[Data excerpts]
>>

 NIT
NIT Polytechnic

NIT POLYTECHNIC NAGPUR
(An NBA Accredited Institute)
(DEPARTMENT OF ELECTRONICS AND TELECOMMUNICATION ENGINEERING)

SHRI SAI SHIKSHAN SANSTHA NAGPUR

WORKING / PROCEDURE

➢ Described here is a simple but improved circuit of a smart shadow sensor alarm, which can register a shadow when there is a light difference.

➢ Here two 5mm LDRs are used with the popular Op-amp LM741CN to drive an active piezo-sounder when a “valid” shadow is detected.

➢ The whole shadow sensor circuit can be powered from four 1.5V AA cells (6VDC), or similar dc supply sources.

<<
>>

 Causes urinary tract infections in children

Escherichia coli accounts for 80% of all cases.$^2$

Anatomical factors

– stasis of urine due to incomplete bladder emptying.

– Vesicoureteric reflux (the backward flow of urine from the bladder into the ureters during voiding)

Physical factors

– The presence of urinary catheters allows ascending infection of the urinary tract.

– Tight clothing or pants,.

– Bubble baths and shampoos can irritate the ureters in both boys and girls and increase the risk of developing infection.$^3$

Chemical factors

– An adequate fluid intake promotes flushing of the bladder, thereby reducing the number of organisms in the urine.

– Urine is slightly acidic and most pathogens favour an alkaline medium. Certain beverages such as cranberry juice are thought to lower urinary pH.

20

<<
>>

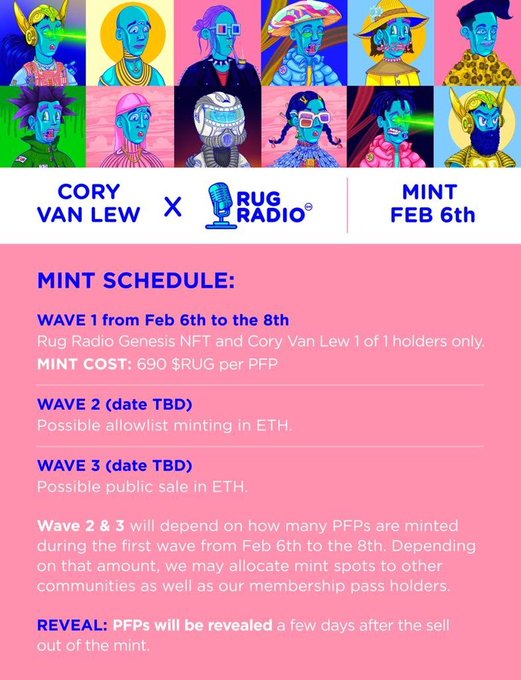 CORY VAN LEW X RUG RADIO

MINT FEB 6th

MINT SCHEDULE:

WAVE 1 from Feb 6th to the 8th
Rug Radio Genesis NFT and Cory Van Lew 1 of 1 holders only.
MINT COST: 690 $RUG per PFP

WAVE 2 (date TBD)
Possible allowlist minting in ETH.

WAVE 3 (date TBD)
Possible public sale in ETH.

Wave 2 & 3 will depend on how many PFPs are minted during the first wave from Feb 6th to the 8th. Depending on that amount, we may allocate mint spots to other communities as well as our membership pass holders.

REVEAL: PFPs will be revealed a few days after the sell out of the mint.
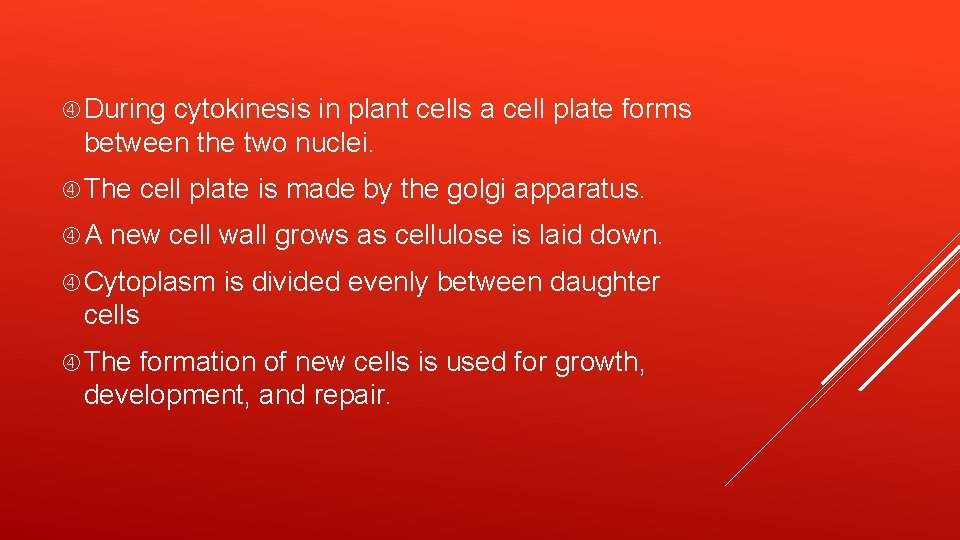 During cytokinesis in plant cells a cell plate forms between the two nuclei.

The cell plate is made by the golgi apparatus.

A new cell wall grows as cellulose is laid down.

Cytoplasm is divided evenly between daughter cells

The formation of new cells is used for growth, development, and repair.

<<

[WHAT IS NEEDED] Once you reach the line with "WAVE 2 (date TBD)" in the data above, copy it and every line after it exactly, up to and including the line with "Wave 2 & 3 will".

[RESULT OF THIS EXERCISE]
WAVE 2 (date TBD)
Possible allowlist minting in ETH.

WAVE 3 (date TBD)
Possible public sale in ETH.

Wave 2 & 3 will depend on how many PFPs are minted during the first wave from Feb 6th to the 8th. Depending on that amount, we may allocate mint spots to other communities as well as our membership pass holders.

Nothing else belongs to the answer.